* [Prompt]: Nothing but the lines from the one that contains "What total distance" through the end of the listing should appear, set down exactly.

Source records:
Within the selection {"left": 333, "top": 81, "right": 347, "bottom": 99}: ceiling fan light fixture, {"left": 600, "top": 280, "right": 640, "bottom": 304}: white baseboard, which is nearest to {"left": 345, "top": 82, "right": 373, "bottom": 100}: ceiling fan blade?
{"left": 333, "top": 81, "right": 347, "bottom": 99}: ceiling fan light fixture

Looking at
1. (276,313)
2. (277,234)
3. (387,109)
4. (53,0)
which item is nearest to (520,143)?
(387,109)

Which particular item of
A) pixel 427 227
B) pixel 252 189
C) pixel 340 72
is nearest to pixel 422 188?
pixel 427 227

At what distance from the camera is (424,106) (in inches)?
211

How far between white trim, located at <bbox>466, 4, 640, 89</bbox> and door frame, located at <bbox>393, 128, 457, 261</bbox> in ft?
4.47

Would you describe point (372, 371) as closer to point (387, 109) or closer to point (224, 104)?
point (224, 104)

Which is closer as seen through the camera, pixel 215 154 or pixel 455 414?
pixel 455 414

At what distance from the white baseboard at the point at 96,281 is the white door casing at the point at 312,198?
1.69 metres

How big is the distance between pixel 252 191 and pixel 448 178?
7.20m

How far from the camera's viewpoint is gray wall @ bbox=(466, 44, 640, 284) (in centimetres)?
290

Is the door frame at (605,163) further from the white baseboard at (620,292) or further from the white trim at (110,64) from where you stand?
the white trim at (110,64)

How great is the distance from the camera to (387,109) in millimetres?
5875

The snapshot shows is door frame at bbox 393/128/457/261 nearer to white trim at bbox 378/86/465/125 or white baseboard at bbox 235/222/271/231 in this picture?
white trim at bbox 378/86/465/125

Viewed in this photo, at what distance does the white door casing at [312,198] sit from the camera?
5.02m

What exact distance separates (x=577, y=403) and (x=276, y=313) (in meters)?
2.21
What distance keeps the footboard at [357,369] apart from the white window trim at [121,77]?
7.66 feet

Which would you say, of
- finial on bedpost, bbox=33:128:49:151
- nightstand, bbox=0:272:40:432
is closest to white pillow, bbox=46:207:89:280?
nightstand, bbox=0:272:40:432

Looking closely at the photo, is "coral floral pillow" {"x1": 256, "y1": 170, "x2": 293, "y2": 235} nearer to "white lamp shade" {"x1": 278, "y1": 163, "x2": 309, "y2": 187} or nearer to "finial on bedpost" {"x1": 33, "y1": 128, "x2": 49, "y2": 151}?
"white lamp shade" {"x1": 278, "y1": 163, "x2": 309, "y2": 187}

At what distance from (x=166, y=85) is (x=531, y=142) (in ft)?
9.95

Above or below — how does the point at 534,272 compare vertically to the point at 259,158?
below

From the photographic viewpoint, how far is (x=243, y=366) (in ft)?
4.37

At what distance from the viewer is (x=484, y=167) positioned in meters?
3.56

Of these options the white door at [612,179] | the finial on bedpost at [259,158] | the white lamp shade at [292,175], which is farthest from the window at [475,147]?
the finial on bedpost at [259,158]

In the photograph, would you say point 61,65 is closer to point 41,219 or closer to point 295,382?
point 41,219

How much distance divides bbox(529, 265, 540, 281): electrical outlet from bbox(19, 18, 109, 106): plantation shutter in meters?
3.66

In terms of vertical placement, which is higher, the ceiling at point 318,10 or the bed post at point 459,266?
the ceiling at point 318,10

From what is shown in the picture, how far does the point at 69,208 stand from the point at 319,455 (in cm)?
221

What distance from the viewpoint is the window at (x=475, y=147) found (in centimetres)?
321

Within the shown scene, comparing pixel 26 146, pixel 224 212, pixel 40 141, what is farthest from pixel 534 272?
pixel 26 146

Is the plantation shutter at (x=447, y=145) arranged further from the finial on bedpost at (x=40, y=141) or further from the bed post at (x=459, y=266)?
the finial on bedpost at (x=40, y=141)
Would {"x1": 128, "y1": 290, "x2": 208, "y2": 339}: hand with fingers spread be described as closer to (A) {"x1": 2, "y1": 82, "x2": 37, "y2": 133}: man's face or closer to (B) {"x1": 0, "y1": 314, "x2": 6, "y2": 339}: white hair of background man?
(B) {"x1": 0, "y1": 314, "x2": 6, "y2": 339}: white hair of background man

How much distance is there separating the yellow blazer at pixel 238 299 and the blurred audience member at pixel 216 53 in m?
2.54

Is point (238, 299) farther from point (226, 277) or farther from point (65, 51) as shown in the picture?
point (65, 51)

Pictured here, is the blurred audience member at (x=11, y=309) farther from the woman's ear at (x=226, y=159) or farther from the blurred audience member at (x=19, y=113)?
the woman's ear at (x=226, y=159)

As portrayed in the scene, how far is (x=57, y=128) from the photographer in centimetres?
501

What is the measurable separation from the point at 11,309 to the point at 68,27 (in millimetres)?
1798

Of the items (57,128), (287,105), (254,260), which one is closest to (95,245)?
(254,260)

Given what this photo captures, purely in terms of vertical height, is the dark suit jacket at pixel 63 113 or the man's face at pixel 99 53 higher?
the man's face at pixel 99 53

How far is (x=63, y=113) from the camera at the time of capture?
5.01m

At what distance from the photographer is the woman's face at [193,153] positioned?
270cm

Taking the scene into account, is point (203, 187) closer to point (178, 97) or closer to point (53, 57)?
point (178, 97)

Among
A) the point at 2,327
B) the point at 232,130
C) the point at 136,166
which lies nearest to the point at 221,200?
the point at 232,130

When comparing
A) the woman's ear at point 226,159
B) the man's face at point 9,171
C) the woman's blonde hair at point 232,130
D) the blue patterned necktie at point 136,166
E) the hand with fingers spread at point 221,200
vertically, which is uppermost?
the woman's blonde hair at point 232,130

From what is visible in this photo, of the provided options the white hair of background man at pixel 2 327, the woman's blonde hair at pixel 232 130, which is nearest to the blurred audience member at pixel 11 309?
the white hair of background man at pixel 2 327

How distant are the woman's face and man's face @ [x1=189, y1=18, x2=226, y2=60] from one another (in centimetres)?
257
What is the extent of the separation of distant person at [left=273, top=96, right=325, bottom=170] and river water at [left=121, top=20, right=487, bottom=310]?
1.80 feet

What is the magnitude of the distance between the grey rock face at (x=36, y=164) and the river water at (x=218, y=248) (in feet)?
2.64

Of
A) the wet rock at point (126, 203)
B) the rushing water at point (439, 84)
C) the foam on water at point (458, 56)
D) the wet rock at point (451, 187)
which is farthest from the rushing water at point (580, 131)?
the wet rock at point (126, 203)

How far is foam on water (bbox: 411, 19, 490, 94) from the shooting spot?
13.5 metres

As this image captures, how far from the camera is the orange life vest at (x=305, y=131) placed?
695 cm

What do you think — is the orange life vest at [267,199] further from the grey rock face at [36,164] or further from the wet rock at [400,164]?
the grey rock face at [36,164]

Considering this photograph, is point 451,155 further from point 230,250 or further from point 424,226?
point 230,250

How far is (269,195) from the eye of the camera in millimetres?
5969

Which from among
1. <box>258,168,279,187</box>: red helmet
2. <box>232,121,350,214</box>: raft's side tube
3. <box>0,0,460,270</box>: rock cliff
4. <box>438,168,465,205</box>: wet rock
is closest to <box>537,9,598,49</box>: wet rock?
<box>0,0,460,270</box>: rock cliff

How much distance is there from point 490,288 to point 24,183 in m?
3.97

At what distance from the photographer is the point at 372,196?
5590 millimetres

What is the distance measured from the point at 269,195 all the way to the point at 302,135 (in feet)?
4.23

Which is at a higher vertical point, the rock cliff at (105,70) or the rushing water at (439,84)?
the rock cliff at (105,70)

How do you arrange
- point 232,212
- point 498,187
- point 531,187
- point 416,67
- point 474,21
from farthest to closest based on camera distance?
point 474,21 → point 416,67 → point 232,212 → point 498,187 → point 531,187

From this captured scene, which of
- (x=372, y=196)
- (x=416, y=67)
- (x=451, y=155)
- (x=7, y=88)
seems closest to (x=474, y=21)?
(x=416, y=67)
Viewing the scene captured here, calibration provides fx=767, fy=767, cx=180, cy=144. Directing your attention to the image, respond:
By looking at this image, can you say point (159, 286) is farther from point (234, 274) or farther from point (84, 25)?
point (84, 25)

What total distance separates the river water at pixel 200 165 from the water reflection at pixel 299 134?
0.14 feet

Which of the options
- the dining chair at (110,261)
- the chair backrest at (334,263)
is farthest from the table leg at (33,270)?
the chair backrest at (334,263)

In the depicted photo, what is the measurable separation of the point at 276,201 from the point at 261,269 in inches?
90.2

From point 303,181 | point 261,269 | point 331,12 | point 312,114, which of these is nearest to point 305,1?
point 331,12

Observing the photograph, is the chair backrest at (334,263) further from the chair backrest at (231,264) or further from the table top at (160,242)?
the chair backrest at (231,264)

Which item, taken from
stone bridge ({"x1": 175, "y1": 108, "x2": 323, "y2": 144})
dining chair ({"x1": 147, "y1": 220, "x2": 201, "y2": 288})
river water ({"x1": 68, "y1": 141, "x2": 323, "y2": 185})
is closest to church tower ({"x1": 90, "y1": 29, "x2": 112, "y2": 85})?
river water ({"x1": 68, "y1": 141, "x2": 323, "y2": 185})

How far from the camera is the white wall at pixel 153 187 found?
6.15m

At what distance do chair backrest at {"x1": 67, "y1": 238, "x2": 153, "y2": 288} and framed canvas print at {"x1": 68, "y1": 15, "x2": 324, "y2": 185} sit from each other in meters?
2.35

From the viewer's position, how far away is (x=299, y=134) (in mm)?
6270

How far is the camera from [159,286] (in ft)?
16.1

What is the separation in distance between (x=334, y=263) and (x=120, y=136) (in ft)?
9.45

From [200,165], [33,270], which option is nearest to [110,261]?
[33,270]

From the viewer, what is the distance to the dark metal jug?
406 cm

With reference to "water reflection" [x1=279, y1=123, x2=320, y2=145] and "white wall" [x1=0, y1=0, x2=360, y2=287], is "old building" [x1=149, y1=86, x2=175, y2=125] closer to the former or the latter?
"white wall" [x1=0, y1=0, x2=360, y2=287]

* [Task result]:
What total distance separates the river water at pixel 200 165 from the water reflection at pixel 299 134?
0.14 feet

Which of the options
- the dining chair at (110,261)
- the chair backrest at (334,263)
is farthest from the table leg at (33,270)?
the chair backrest at (334,263)

In the depicted photo, what is the measurable separation of the point at 276,201 from the point at 261,269 in inches?
90.2

From point 303,181 | point 261,269 | point 331,12 | point 312,114, which of these is nearest to point 305,1?
point 331,12

Observing the photograph, is the chair backrest at (334,263) further from the chair backrest at (231,264) or further from the table top at (160,242)?
the chair backrest at (231,264)

Which item, taken from
stone bridge ({"x1": 175, "y1": 108, "x2": 323, "y2": 144})
dining chair ({"x1": 147, "y1": 220, "x2": 201, "y2": 288})
river water ({"x1": 68, "y1": 141, "x2": 323, "y2": 185})
is closest to church tower ({"x1": 90, "y1": 29, "x2": 112, "y2": 85})?
river water ({"x1": 68, "y1": 141, "x2": 323, "y2": 185})

How far from the camera is the white wall at pixel 153 187 found?
6.15m

At what distance do chair backrest at {"x1": 67, "y1": 238, "x2": 153, "y2": 288} and framed canvas print at {"x1": 68, "y1": 15, "x2": 324, "y2": 185} sit from each other in meters?
2.35

From the viewer's position, how far away is (x=299, y=134) (in mm)?
6270

How far is the camera from [159,286] (in ft)?
16.1

What is the separation in distance between (x=334, y=263) and (x=120, y=136) (in ft)?
9.45

From [200,165], [33,270], which option is nearest to [110,261]?
[33,270]

From the viewer, what is the distance to the dark metal jug?
406 cm

With reference to "water reflection" [x1=279, y1=123, x2=320, y2=145] and "white wall" [x1=0, y1=0, x2=360, y2=287], is "old building" [x1=149, y1=86, x2=175, y2=125] closer to the former or the latter?
"white wall" [x1=0, y1=0, x2=360, y2=287]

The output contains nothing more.